◆ Given text:
>>>>>

2.       Did the adjudicator err in law and/or misapply the facts when he failed to consider relevant evidence in finding it is not relevant who paid on the line of credit for the respondent prior to the discharge of the line of credit in June 2008 effectively denying reimbursement of interest and penalties to the appellant by the respondent?

 


3.       Did the adjudicator err in law when he allowed Patrick Johnston in his personal capacity and in his capacity as principal of the respondent and other companies to split a claim arising from one transaction into four separate claims which had the effect of granting an award to Patrick Johnston that exceeds the $25,000 monetary limit of Small Claims Court?

 

STANDARD OF REVIEW

 

[20]         The statutory basis upon which an appeal may be advanced is found in the Small Claims Court Act R.S.N.S. 1989  c. 430:

 

 Appeal

 

32 (1) A party to proceedings before the Court may appeal to the Supreme Court from an order or determination of an adjudicator on the ground of

 

            (a) jurisdictional error; 

 

            (b) error of law; or

 

            (c) failure to follow the requirements of natural justice,

 

 by filing with the prothonotary of the Supreme Court a notice of  appeal.

 

[21]         Saunders J. (as he then was), writing in Brett Motors Leasing Ltd. v. Welsford 1999 NSJ 466 (S.C.) considered the scope of what constituted an “error of law”:

 

14     One should bear in mind that the jurisdiction of this Court is confined to questions of law which must rest upon findings of fact as found by the adjudicator. I do not have the authority to go outside the facts as found by the adjudicator and determine from the evidence my own findings of fact. "Error of law" is not defined but precedent offers useful guidance as to where a superior court will intervene to redress reversible error. Examples would include where a statute has been misinterpreted; or when a party has been denied the benefit of statutory provisions under legislation pertaining to the case; or where there has been a clear error on the part of the adjudicator in the interpretation of documents or other evidence; or where the adjudicator has failed to appreciate a valid legal defence; or where there is no evidence to support the conclusions reached; or where the adjudicator has clearly misapplied the evidence in material respects thereby producing an unjust result; or where the adjudicator has failed to apply the appropriate legal principles to the proven facts. In such instances this Court has intervened either to overturn the decision or to impose some other remedy, such as remitting the case for further consideration.

 

[22]         The Supreme Court of Canada distinguished questions of law, of fact and of mixed fact and law in the following terms, as set out by Iaccobucci J. in Canada (Director of Investigation Branch and Research) v. Southam Inc. [1997] 1 S.C.R.  748:

 


35...Briefly stated, questions of law are questions about what the correct legal test is; questions of fact are questions about what actually took place between the parties; and questions of mixed law and fact are questions about whether the facts satisfy the legal tests. A simple example will illustrate these concepts. In the law of tort, the question what "negligence" means is a question of law. The question whether the defendant did this or that is a question of fact. And, once it has been decided that the applicable standard is one of negligence, the question whether the defendant satisfied the appropriate standard of care is a question of mixed law and fact. I recognize, however, that the distinction between law on the one hand and mixed law and fact on the other is difficult. On occasion, what appears to be mixed law and fact turns out to be law, or vice versa.

<<<<<

◆ Supplied material:
>>>>>

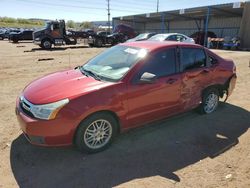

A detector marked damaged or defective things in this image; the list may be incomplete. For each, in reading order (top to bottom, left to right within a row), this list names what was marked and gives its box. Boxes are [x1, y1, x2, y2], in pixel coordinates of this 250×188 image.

damaged red car [15, 41, 236, 153]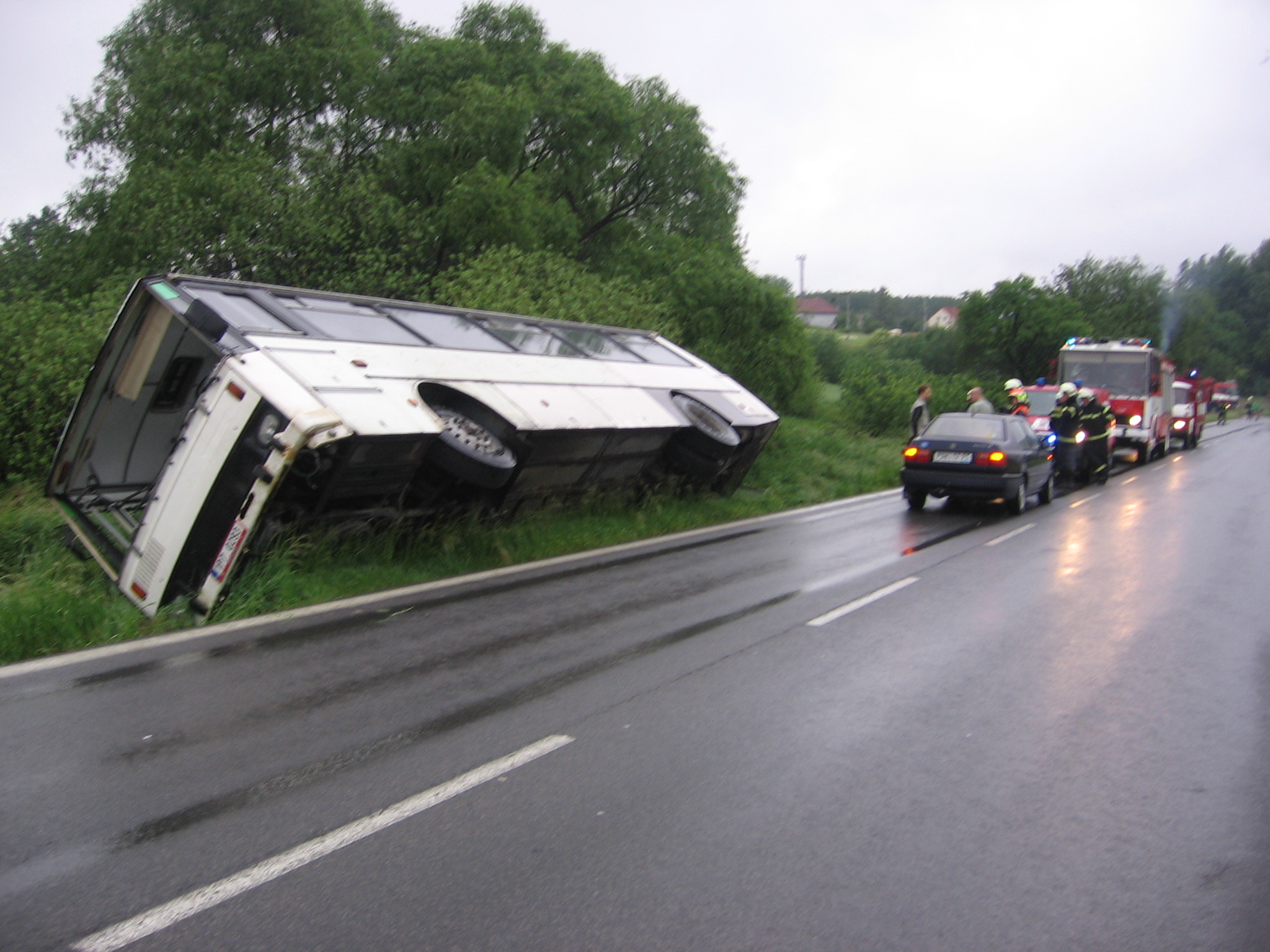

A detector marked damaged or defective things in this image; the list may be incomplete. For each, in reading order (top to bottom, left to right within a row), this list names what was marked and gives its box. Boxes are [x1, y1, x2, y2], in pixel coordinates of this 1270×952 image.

<<<<<

◆ Complete the following:
[1] Which statute does the appeal judgment identify as the statutory basis for an appeal from Small Claims Court?
[2] Print everything in the appeal judgment from "2.       Did the" down to "Small Claims Court?".
[3] Write the next part of the appeal judgment, starting after its final sentence.
The material placed between the appeal judgment and this sentence comes from a separate source.

◆ Responses to the exercise:
[1] The Small Claims Court Act, R.S.N.S. 1989, c. 430.

[2]
2.       Did the adjudicator err in law and/or misapply the facts when he failed to consider relevant evidence in finding it is not relevant who paid on the line of credit for the respondent prior to the discharge of the line of credit in June 2008 effectively denying reimbursement of interest and penalties to the appellant by the respondent?

 


3.       Did the adjudicator err in law when he allowed Patrick Johnston in his personal capacity and in his capacity as principal of the respondent and other companies to split a claim arising from one transaction into four separate claims which had the effect of granting an award to Patrick Johnston that exceeds the $25,000 monetary limit of Small Claims Court?

[3]
 

[23]         Determinations of credibility and the weight to attach to the evidence are not questions of law.  The Nova Scotia Court of Appeal, in  McNaughton v. Ward 2007 NSCA 8, held:

 

34     While the appellant casts all of the grounds of appeal as errors "in law," the first three are, with respect, conclusions that derive from the trial judge's factual findings, assessment of the witnesses, and evaluation of the evidence. These are functions well within the jurisdiction of the trial judge, who enjoys a significant advantage in seeing and hearing the witnesses first hand. Such determinations draw a high degree of deference and will not be disturbed on appeal absent palpable and overriding error. As directed in such cases as Housen, supra, and H.L. v. Canada (Attorney General), 2005 SCC 25, "palpable" refers to a mistake that is clear, in other words, plain to see; whereas "overriding" is an error that is shown to have affected the result. Both elements must be demonstrated. We, sitting as an appellate court, will not interfere with a trial judge's findings of fact unless we can plainly discern the imputed error, and the mistake is such that it discredits the result. 

 

[24]         That findings of fact are accorded a high degree of deference was reinforced in Davison et al v Nova Scotia Government Employees Union 2005 NSCA 51:

 


61     Findings of fact will not be reversed on appeal unless the trial judge made a palpable and overriding error. The same degree of deference is paid to inferences drawn from the evidence and to all of the trial judge's findings whether or not they are based on findings of credibility: Housen v. Nikolaisen, [2002] 2 S.C.R. 235, per Iacobucci and Major, JJ. at paras. 10 and 23 to 25.

 

62     The "palpable and overriding error" standard underlines that a high degree of deference is paid on appeal to findings of fact at trial. An error is palpable if it is one that is plainly seen or clear. An error is overriding if, in the context of the whole case, it is so serious as to be determinative in the assessment of the balance of probabilities with respect to that factual issue: see Housen v. Nikolaisen, supra, at paras. 1 to 5 and Delgamuukw v. British Columbia, [1997] 3 S.C.R. 1010 at paras. 78 and 80. Thus, not every misapprehension of the evidence or every error of fact by the trial judge justifies appellate intervention. The error must not only be clear, but "overriding and determinative."

 

[25]         I will add that an appeal against the decision of a Small Claims Court adjudicator is further restricted by the absence of a record of the testimony given in the hearing.

 

[26]         It is against this legal and practical background that an appeal of an adjudicator’s decision is determined.

 

ANALYSIS

 

Issue 1.        Did the adjudicator err at law when he considered an action and/or made an award for a corporation which does not validly exist and whose standing had been revoked?


 

[27]         The appellant submits that the respondent company was not permitted to bring or maintain this action as it did not have a valid certificate of registration issued pursuant to section 17 of the Corporations Registration Act R.S.N.S. 1989, c. 101.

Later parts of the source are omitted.